N’y aurait-il eu ce séminaire, l’envahissement des vitrines des librairies par la dernière production d’Amélie Nothomb aurait rappelé à mon bon souvenir la réalité de cette rentrée, une novelette, imprimée en gros caractères, de 148 pages, à conseiller aux adeptes d’une digestion rapide et sans saveur, tandis que ceux qui préfèrent le style « étouffe chrétien » pourront se reporter sur le roman de Yann Moix, une autre incontournable ( moins systématique) des sorties de septembre, qui fait 1000 pages de plus (en petits caractères…). Pas très « cool » de dire du mal de livres qu’on n’a pas lu, qu’on ne lira pas, mais Amélie…je n'ai pas pu résister.

 

De temps à autre, un des romans de la rentrée littéraire s’impose, comme les Bienveillantes il y a quelques années, ou le dernier Houellebecq plus récemment. Cette année on parle déjà beaucoup de celui de Tristan Garcia, « Faber le destructeur ». J’avais consacré un billet (http://limbo.over-blog.org/article-la-meilleure-part-des-hommes-50180060.html) à son premier livre, « La meilleure part des hommes », une fable sur la génération Sida. Il s’agit cette fois encore d’une fable, mais sur les illusions perdues de la génération post soixante-huitarde, celle qui a eu vingt ans dans les années 80. Trois adolescents - les premiers chapitres semblent relever à la fois du « club des cinq»  et de «Pauvre Blaise» (pauvre Basile ici !) – menés par un leader charismatique et surdoué, Faber, dans une ville imaginaire de la France profonde, Mornay, bâtissent leur propre monde jusqu’au moment où à l’entrée dans la vie réelle, celle de notre société démocratique et policée, deux d’entre eux, Basile et Madeleine, vont l’intégrer en « rentrant dans le rang », tandis que Faber va sombrer dans la radicalité de l’ultra gauche. Le roman, écrit à quatre voix, celle des trois protagonistes à laquelle s’ajoute celle de Tristan, un élève de Basile devenu professeur, est l’histoire du parcours de Faber - qui peut parfois évoquer, de loin, celui de Julien Coupat -jusqu’à sa déchéance et sa clochardisation. 

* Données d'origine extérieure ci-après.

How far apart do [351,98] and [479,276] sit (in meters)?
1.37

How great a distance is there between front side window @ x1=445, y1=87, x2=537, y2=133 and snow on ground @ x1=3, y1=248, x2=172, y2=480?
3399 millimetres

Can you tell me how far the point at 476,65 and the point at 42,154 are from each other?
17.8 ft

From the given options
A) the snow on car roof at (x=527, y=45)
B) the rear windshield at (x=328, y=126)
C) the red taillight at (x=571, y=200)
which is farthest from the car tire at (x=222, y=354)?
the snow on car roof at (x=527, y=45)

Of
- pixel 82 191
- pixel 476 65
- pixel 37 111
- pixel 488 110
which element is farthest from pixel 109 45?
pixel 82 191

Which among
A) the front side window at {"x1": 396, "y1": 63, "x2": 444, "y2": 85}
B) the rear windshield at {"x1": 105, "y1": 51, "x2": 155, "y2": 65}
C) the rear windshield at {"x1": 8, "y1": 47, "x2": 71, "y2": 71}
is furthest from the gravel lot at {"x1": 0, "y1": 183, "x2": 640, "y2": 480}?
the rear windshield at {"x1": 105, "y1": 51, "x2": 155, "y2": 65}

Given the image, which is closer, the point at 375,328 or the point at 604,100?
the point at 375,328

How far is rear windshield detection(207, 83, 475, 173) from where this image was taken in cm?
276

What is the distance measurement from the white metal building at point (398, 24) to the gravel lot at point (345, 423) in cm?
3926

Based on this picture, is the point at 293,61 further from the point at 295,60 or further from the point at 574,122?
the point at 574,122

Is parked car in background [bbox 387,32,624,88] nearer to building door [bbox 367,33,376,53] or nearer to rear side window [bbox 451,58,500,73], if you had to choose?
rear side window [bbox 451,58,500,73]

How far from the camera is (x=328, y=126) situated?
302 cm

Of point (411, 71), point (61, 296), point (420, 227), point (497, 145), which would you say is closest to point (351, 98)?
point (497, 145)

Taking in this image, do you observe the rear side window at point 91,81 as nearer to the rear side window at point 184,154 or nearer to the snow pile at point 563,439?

La ville de Mornay est le cinquième personnage de ce roman, beaucoup plus réaliste celui-là, celui de la France d’aujourd’hui, une démocratie indifférente, dont les hommes politiques suivent les fluctuations d’opinion et peuvent changer d’étiquette comme de chemises (les variations journalières de position de l’UMP sur la Syrie y font parfaitement écho…). Certains,  le personnage de Tristan pourrait en être le reflet, mystiques, croient ou plutôt font encore semblant de croire, des radicaux catholiques de la manif pour tous aux illuminés de l’ultragauche, que l’utopie est encore possible. Faber sait qu’ils sont impuissants, il ne lui reste plus qu’à revenir à Mornay pour détruire. Faber est-il un « démon » comme l’a suggéré l’auteur ou n’a-t-il pas plutôt sombré dans la folie, victime de son extrême lucidité ? Magnifique roman qu’on ne lâche pas.